:: Task A ::
According to the forex accountability post, how long has the poster been learning and trading forex?
:: Task B ::
List every form that the forex accountability post says a trading journal can take.

------ Text excerpt

# Sydney Forex Trading Accountability Group



## PPC NO 1 (23 June 2016)

Hi, I’m looking for 4-5 forex trading buddies who would like to meetup once a month to discuss our trading setups. However, if you’re trading stock or futures market then I’m also okay with that as long as you’re using technical analysis to take your trade setups. So it’s more like *a small accountability group*. The requirements to join this group are simple:
1. Must maintain a trading journal for all the setups that you take. It doesn’t matter whether you’re using demo or real account. A trading journal can be in an excel spreadsheet, downloaded historical transactions from your trading platform or myfxbook. You can hide the amount of dollar risked per trade.  If you’re still in backtesting stage, I’m okay with that as long as you keep a journal of your backtesting results.
2. You must not keep changing your trading systems every time they stop working. If you want to change your trading system, then you must show to me that you’ve done your backtesting or forward testing the system on demo/live account for at least 6 months.
I am serious about forex trading and have spent a lot of my free time learning forex trading so I want to hang out with traders who have the same level of commitment. A little bit about myself. I’ve been learning and trading forex for 5 years now. Still a breakeven trader  I love to trade using price action. I have 2 trading systems; one is for ranging market and the other one is for trending market. I think forex trading is a lonely journey so it’ll be good if I can have a discussion with other serious traders. Hopefully we can help each other to become a better forex/share/futures trader.


----------

------------
------ Given entries

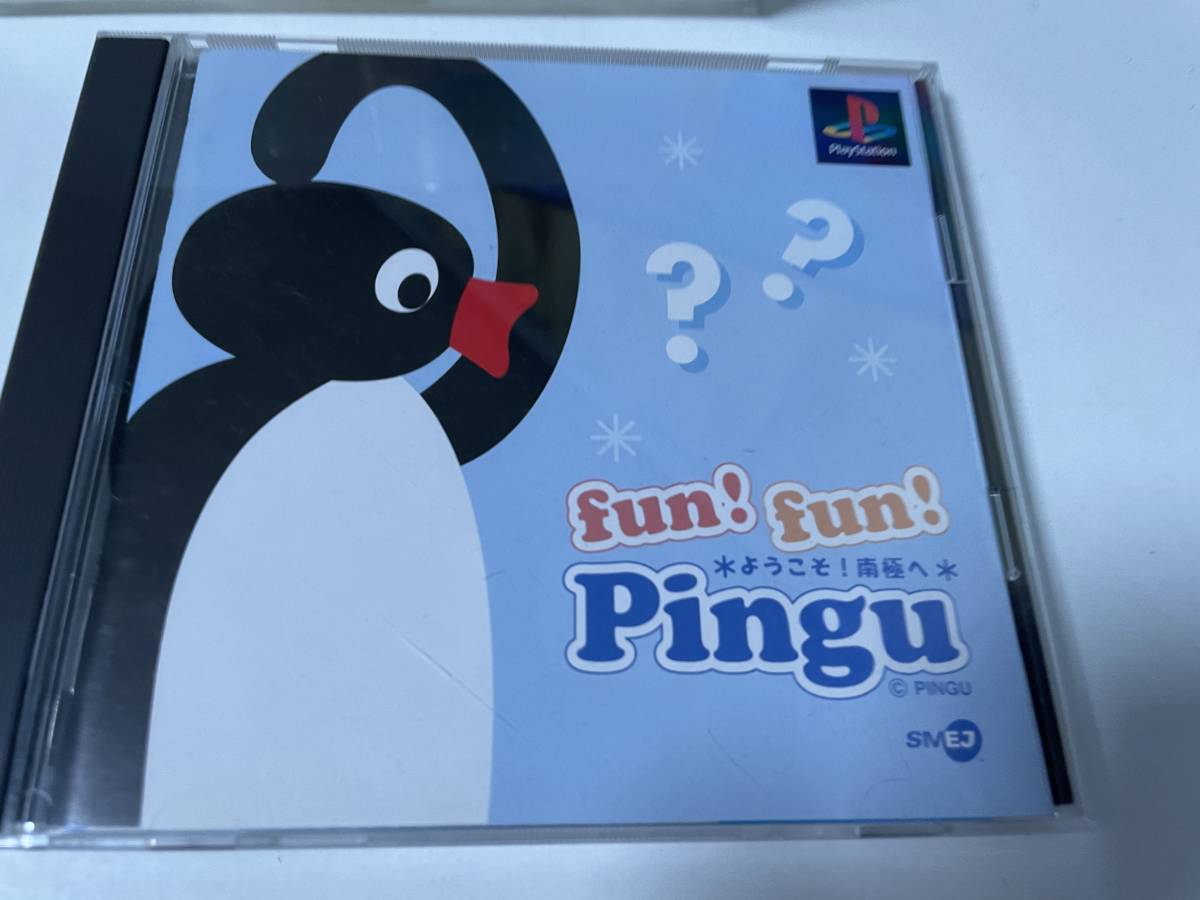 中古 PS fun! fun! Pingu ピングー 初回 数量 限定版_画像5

------------
------ Given entries

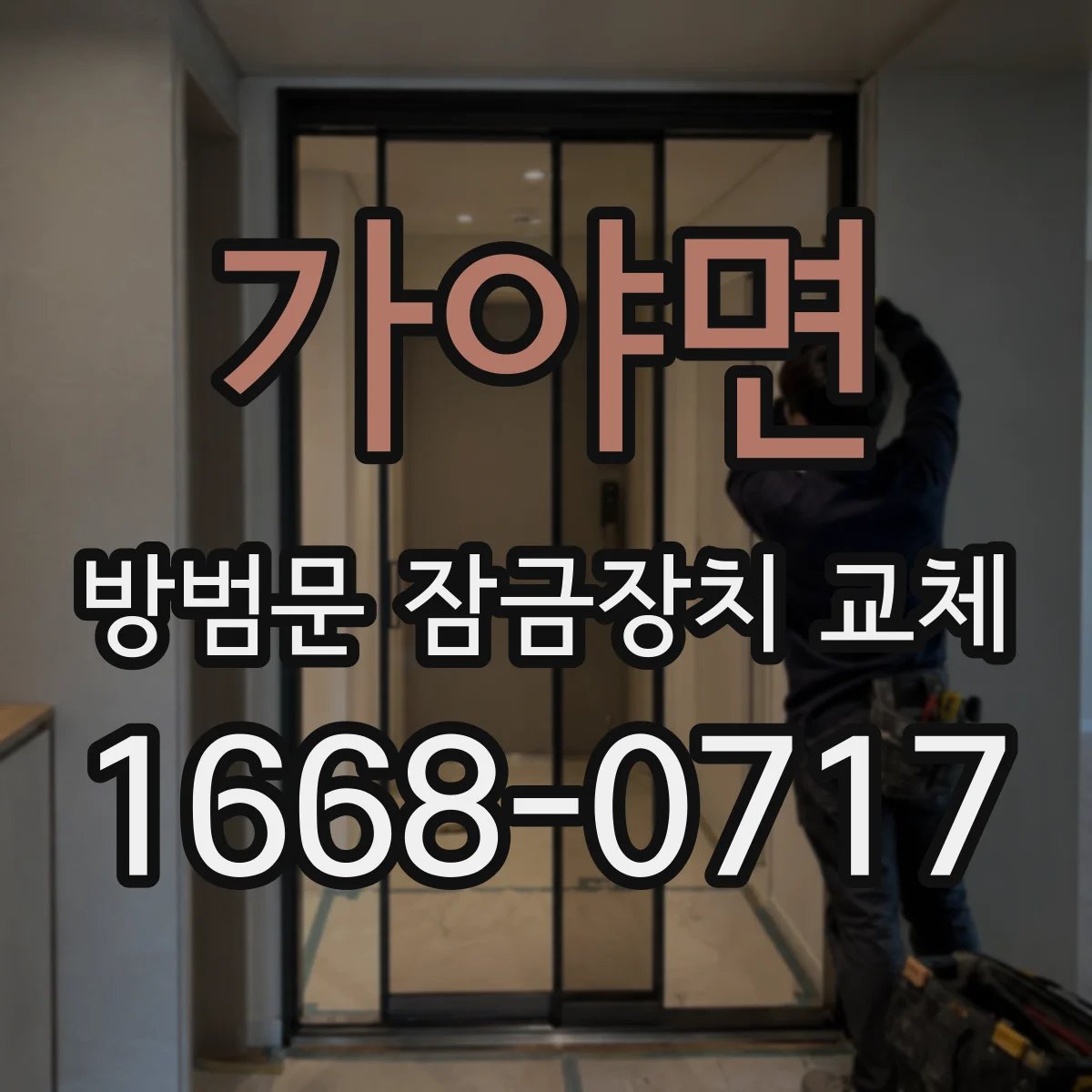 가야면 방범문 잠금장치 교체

------------
------ Given entries

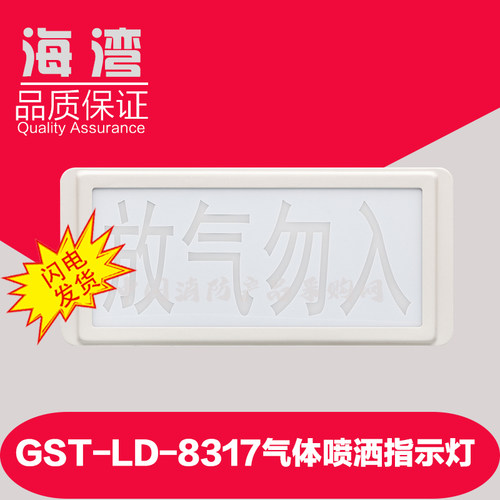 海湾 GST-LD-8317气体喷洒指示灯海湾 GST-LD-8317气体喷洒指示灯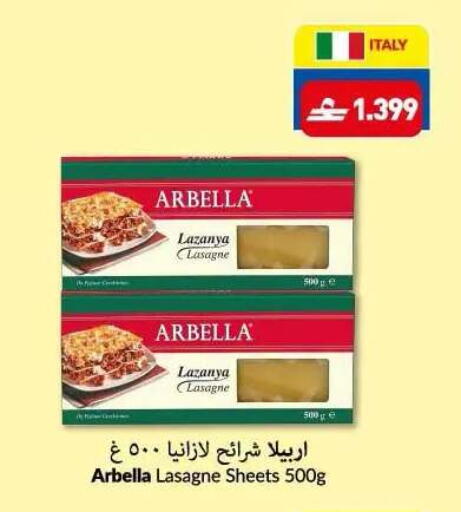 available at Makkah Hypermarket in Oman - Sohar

------------

:: Exercise result A ::
5 years

:: Exercise result B ::
- An Excel spreadsheet
- Historical transactions downloaded from your trading platform
- Myfxbook